Franck ABED. Vous exprimez des réserves sur certains points doctrinaux de l’islam. Cependant votre position s’oppose, quoique vous en disiez, à toutes les traditions classiques islamiques, pas seulement aux wahhabites et aux salafistes, que vous rendez seuls responsables de ces prétendues « dérives ». Or, sur certains thèmes, toute la tradition sunnite parle de la même voix : il faut couper la main du voleur, le jihad est avant tout la lutte armée, l’adultère est puni de mort (lapidation), etc. En disant ce que vous dites, ce n’est pas qu’à Abdelwahhab que vous vous opposez, mais aussi à Bukhari, Muslim, les quatre écoles sunnites, à Ibn Kathir, et à tous les savants de l’islam sunnite classique. Qu’en pensez-vous ?

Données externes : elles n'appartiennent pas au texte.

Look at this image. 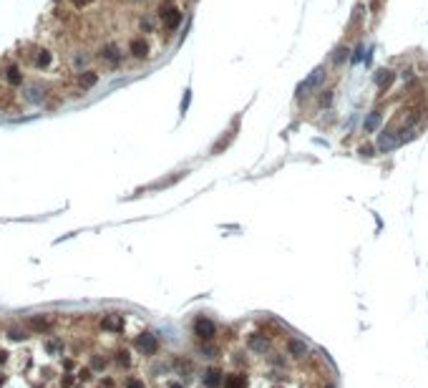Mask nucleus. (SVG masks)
I'll list each match as a JSON object with an SVG mask.
<instances>
[{
	"label": "nucleus",
	"instance_id": "nucleus-1",
	"mask_svg": "<svg viewBox=\"0 0 428 388\" xmlns=\"http://www.w3.org/2000/svg\"><path fill=\"white\" fill-rule=\"evenodd\" d=\"M159 18H161V26H164L166 30H177L179 26H182L184 13L177 8V5H166V8H161Z\"/></svg>",
	"mask_w": 428,
	"mask_h": 388
},
{
	"label": "nucleus",
	"instance_id": "nucleus-2",
	"mask_svg": "<svg viewBox=\"0 0 428 388\" xmlns=\"http://www.w3.org/2000/svg\"><path fill=\"white\" fill-rule=\"evenodd\" d=\"M134 345H136L144 356H154V353L159 351V340H156V335H152V333H141Z\"/></svg>",
	"mask_w": 428,
	"mask_h": 388
},
{
	"label": "nucleus",
	"instance_id": "nucleus-3",
	"mask_svg": "<svg viewBox=\"0 0 428 388\" xmlns=\"http://www.w3.org/2000/svg\"><path fill=\"white\" fill-rule=\"evenodd\" d=\"M214 323L209 318H197V323H194V335L197 338H202V340H212L214 338Z\"/></svg>",
	"mask_w": 428,
	"mask_h": 388
},
{
	"label": "nucleus",
	"instance_id": "nucleus-4",
	"mask_svg": "<svg viewBox=\"0 0 428 388\" xmlns=\"http://www.w3.org/2000/svg\"><path fill=\"white\" fill-rule=\"evenodd\" d=\"M129 53L134 56V58H146L149 56V43L144 40V38H134L131 43H129Z\"/></svg>",
	"mask_w": 428,
	"mask_h": 388
},
{
	"label": "nucleus",
	"instance_id": "nucleus-5",
	"mask_svg": "<svg viewBox=\"0 0 428 388\" xmlns=\"http://www.w3.org/2000/svg\"><path fill=\"white\" fill-rule=\"evenodd\" d=\"M101 325H103V330L119 333V330H123V315H116V313H111V315H103Z\"/></svg>",
	"mask_w": 428,
	"mask_h": 388
},
{
	"label": "nucleus",
	"instance_id": "nucleus-6",
	"mask_svg": "<svg viewBox=\"0 0 428 388\" xmlns=\"http://www.w3.org/2000/svg\"><path fill=\"white\" fill-rule=\"evenodd\" d=\"M96 84H98V73H96V71H83V73L78 76V89L89 91V89H93Z\"/></svg>",
	"mask_w": 428,
	"mask_h": 388
},
{
	"label": "nucleus",
	"instance_id": "nucleus-7",
	"mask_svg": "<svg viewBox=\"0 0 428 388\" xmlns=\"http://www.w3.org/2000/svg\"><path fill=\"white\" fill-rule=\"evenodd\" d=\"M224 383V378H222V371L219 368H209L207 373H204V386L207 388H217Z\"/></svg>",
	"mask_w": 428,
	"mask_h": 388
},
{
	"label": "nucleus",
	"instance_id": "nucleus-8",
	"mask_svg": "<svg viewBox=\"0 0 428 388\" xmlns=\"http://www.w3.org/2000/svg\"><path fill=\"white\" fill-rule=\"evenodd\" d=\"M393 78H396V73L391 71V68H383V71H378V76H375V84H378V89L386 91L391 84H393Z\"/></svg>",
	"mask_w": 428,
	"mask_h": 388
},
{
	"label": "nucleus",
	"instance_id": "nucleus-9",
	"mask_svg": "<svg viewBox=\"0 0 428 388\" xmlns=\"http://www.w3.org/2000/svg\"><path fill=\"white\" fill-rule=\"evenodd\" d=\"M224 388H245L247 386V378L242 373H229V376H224Z\"/></svg>",
	"mask_w": 428,
	"mask_h": 388
},
{
	"label": "nucleus",
	"instance_id": "nucleus-10",
	"mask_svg": "<svg viewBox=\"0 0 428 388\" xmlns=\"http://www.w3.org/2000/svg\"><path fill=\"white\" fill-rule=\"evenodd\" d=\"M393 147H398V139H396V136H393L391 131L380 134V139H378V149L388 151V149H393Z\"/></svg>",
	"mask_w": 428,
	"mask_h": 388
},
{
	"label": "nucleus",
	"instance_id": "nucleus-11",
	"mask_svg": "<svg viewBox=\"0 0 428 388\" xmlns=\"http://www.w3.org/2000/svg\"><path fill=\"white\" fill-rule=\"evenodd\" d=\"M101 58L109 60L111 66H116V63L121 60V56H119V48H116V46H106V48L101 51Z\"/></svg>",
	"mask_w": 428,
	"mask_h": 388
},
{
	"label": "nucleus",
	"instance_id": "nucleus-12",
	"mask_svg": "<svg viewBox=\"0 0 428 388\" xmlns=\"http://www.w3.org/2000/svg\"><path fill=\"white\" fill-rule=\"evenodd\" d=\"M51 60H53V53H48V51H40V53L33 58V66H35V68H48V66H51Z\"/></svg>",
	"mask_w": 428,
	"mask_h": 388
},
{
	"label": "nucleus",
	"instance_id": "nucleus-13",
	"mask_svg": "<svg viewBox=\"0 0 428 388\" xmlns=\"http://www.w3.org/2000/svg\"><path fill=\"white\" fill-rule=\"evenodd\" d=\"M5 78H8V84H13V86H18V84L23 81V76H20V71H18L15 66H8V68H5Z\"/></svg>",
	"mask_w": 428,
	"mask_h": 388
},
{
	"label": "nucleus",
	"instance_id": "nucleus-14",
	"mask_svg": "<svg viewBox=\"0 0 428 388\" xmlns=\"http://www.w3.org/2000/svg\"><path fill=\"white\" fill-rule=\"evenodd\" d=\"M249 348H252V351L265 353V351H267V340H265V338H260V335H252V338H249Z\"/></svg>",
	"mask_w": 428,
	"mask_h": 388
},
{
	"label": "nucleus",
	"instance_id": "nucleus-15",
	"mask_svg": "<svg viewBox=\"0 0 428 388\" xmlns=\"http://www.w3.org/2000/svg\"><path fill=\"white\" fill-rule=\"evenodd\" d=\"M378 124H380V114H378V111H373V114L363 121V129H366V131H375V129H378Z\"/></svg>",
	"mask_w": 428,
	"mask_h": 388
},
{
	"label": "nucleus",
	"instance_id": "nucleus-16",
	"mask_svg": "<svg viewBox=\"0 0 428 388\" xmlns=\"http://www.w3.org/2000/svg\"><path fill=\"white\" fill-rule=\"evenodd\" d=\"M323 76H325V73H323V68H315V71H312V76H310V78L305 81V89H312V86H317V84L323 81Z\"/></svg>",
	"mask_w": 428,
	"mask_h": 388
},
{
	"label": "nucleus",
	"instance_id": "nucleus-17",
	"mask_svg": "<svg viewBox=\"0 0 428 388\" xmlns=\"http://www.w3.org/2000/svg\"><path fill=\"white\" fill-rule=\"evenodd\" d=\"M290 351L295 353V356H305V343H300V340H290Z\"/></svg>",
	"mask_w": 428,
	"mask_h": 388
},
{
	"label": "nucleus",
	"instance_id": "nucleus-18",
	"mask_svg": "<svg viewBox=\"0 0 428 388\" xmlns=\"http://www.w3.org/2000/svg\"><path fill=\"white\" fill-rule=\"evenodd\" d=\"M31 325L35 330H48V325H51V323H48V320H43V318H33Z\"/></svg>",
	"mask_w": 428,
	"mask_h": 388
},
{
	"label": "nucleus",
	"instance_id": "nucleus-19",
	"mask_svg": "<svg viewBox=\"0 0 428 388\" xmlns=\"http://www.w3.org/2000/svg\"><path fill=\"white\" fill-rule=\"evenodd\" d=\"M345 58H348V48H337L335 51V63H343Z\"/></svg>",
	"mask_w": 428,
	"mask_h": 388
},
{
	"label": "nucleus",
	"instance_id": "nucleus-20",
	"mask_svg": "<svg viewBox=\"0 0 428 388\" xmlns=\"http://www.w3.org/2000/svg\"><path fill=\"white\" fill-rule=\"evenodd\" d=\"M8 338H10V340H26V333H20V330H10Z\"/></svg>",
	"mask_w": 428,
	"mask_h": 388
},
{
	"label": "nucleus",
	"instance_id": "nucleus-21",
	"mask_svg": "<svg viewBox=\"0 0 428 388\" xmlns=\"http://www.w3.org/2000/svg\"><path fill=\"white\" fill-rule=\"evenodd\" d=\"M116 360H119V365H129V363H131V358H129V353H126V351H121V353L116 356Z\"/></svg>",
	"mask_w": 428,
	"mask_h": 388
},
{
	"label": "nucleus",
	"instance_id": "nucleus-22",
	"mask_svg": "<svg viewBox=\"0 0 428 388\" xmlns=\"http://www.w3.org/2000/svg\"><path fill=\"white\" fill-rule=\"evenodd\" d=\"M126 388H144V381H139V378H129V381H126Z\"/></svg>",
	"mask_w": 428,
	"mask_h": 388
},
{
	"label": "nucleus",
	"instance_id": "nucleus-23",
	"mask_svg": "<svg viewBox=\"0 0 428 388\" xmlns=\"http://www.w3.org/2000/svg\"><path fill=\"white\" fill-rule=\"evenodd\" d=\"M330 101H333V96H330V91H325V93L320 96V106H328Z\"/></svg>",
	"mask_w": 428,
	"mask_h": 388
},
{
	"label": "nucleus",
	"instance_id": "nucleus-24",
	"mask_svg": "<svg viewBox=\"0 0 428 388\" xmlns=\"http://www.w3.org/2000/svg\"><path fill=\"white\" fill-rule=\"evenodd\" d=\"M360 154H363V156H373V147H363Z\"/></svg>",
	"mask_w": 428,
	"mask_h": 388
},
{
	"label": "nucleus",
	"instance_id": "nucleus-25",
	"mask_svg": "<svg viewBox=\"0 0 428 388\" xmlns=\"http://www.w3.org/2000/svg\"><path fill=\"white\" fill-rule=\"evenodd\" d=\"M5 360H8V353H5V351H0V365H3Z\"/></svg>",
	"mask_w": 428,
	"mask_h": 388
},
{
	"label": "nucleus",
	"instance_id": "nucleus-26",
	"mask_svg": "<svg viewBox=\"0 0 428 388\" xmlns=\"http://www.w3.org/2000/svg\"><path fill=\"white\" fill-rule=\"evenodd\" d=\"M5 381H8V378H5V376H0V388L5 386Z\"/></svg>",
	"mask_w": 428,
	"mask_h": 388
},
{
	"label": "nucleus",
	"instance_id": "nucleus-27",
	"mask_svg": "<svg viewBox=\"0 0 428 388\" xmlns=\"http://www.w3.org/2000/svg\"><path fill=\"white\" fill-rule=\"evenodd\" d=\"M169 388H184V386H182V383H172Z\"/></svg>",
	"mask_w": 428,
	"mask_h": 388
},
{
	"label": "nucleus",
	"instance_id": "nucleus-28",
	"mask_svg": "<svg viewBox=\"0 0 428 388\" xmlns=\"http://www.w3.org/2000/svg\"><path fill=\"white\" fill-rule=\"evenodd\" d=\"M328 388H333V386H328Z\"/></svg>",
	"mask_w": 428,
	"mask_h": 388
}]
</instances>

Youssef HINDI : Il faudrait précisez sur quels points doctrinaux je m’opposerai à toutes les traditions classiques… Car il suffit de lire (ou simplement survoler) mon second ouvrage – qui porte sur l’Islam – pour se rendre compte que le gros des sources que j’utilise, pour ce qui est de la théologie et des exégèses coraniques, sont orthodoxes. Non seulement Ibn Kathir, Bukhari et Muslim figurent parmi les références de mon ouvrage, mais à ceux là il faut ajouter Tabary, Tirmidhi, Ibn Ishaq (historien et biographe du Prophète), sans parler des auteurs modernes qui font autorité : Louis Massignon, Jacques Berque, Yusuf Ali, Muhammad Asad (alias Leopold Weiss), et bien d’autres.

Avant de parler de la lapidation – thème récurrent dans les médias occidentaux, mais que la quasi-totalité des pays musulmans n’appliquent pas, hormis les pays wahhabites ou des lieux reculés, du Pakistan par exemple, où de vieilles lois tribales antéislamiques sont encore en vigueur –, il faut savoir que cette sentence n’est pas ordonnée par le Coran mais par la Thora (Deutéronome, 22:20-22). Le Coran ordonne cent coups de fouet pour adultère (Sourate 24, verset 2). Ce que d’ailleurs Tariq Ramadan s’est bien gardé de dire lorsqu’il proposait son fameux moratoire…

Franck ABED : Croyez-vous à la naissance d’un islam politique sérieux et pérenne en France ? Ou l’islam est-il voué à n’être qu’un folklore de rites et de cultes, ne pouvant influer sur l’édification des lois, des normes, et des règlements, qui eux, seront confiés à ce bon peuple laïcisé et démocrate ?

Youssef HINDI : Je n’ai jamais voulu ni cru en un islam politique en France ou ailleurs. J’explique dans mon second ouvrage que l’islam politique est une innovation blâmable, puisqu’il a été instauré par ceux-là même qui ont détruit et aboli le Califat. L’islam politique est cette gigantesque hérésie vendue aux Musulmans comme substitut du Califat ; il est la conséquence historique directe de l’abolition de l’institution traditionnelle musulmane. Il faut bien comprendre que l’islam politique est un des outils qui contribuent à détruire l’Islam, car il instrumente la religion, la tord, à des fins bassement mondaines en semant au passage la discorde parmi les Musulmans.

Franck ABED : Quels sont vos trois personnages préférés de l’histoire de France ? Même question pour l’histoire en général ?

Youssef HINDI : Je préfère parler des personnages qui me semble être les plus importants. Pour la France, je dirai Saint-Remi, Charlemagne et Jeanne d’Arc.

Pour ce qui est de l’Histoire en général, Moïse, Jésus et Muhammad.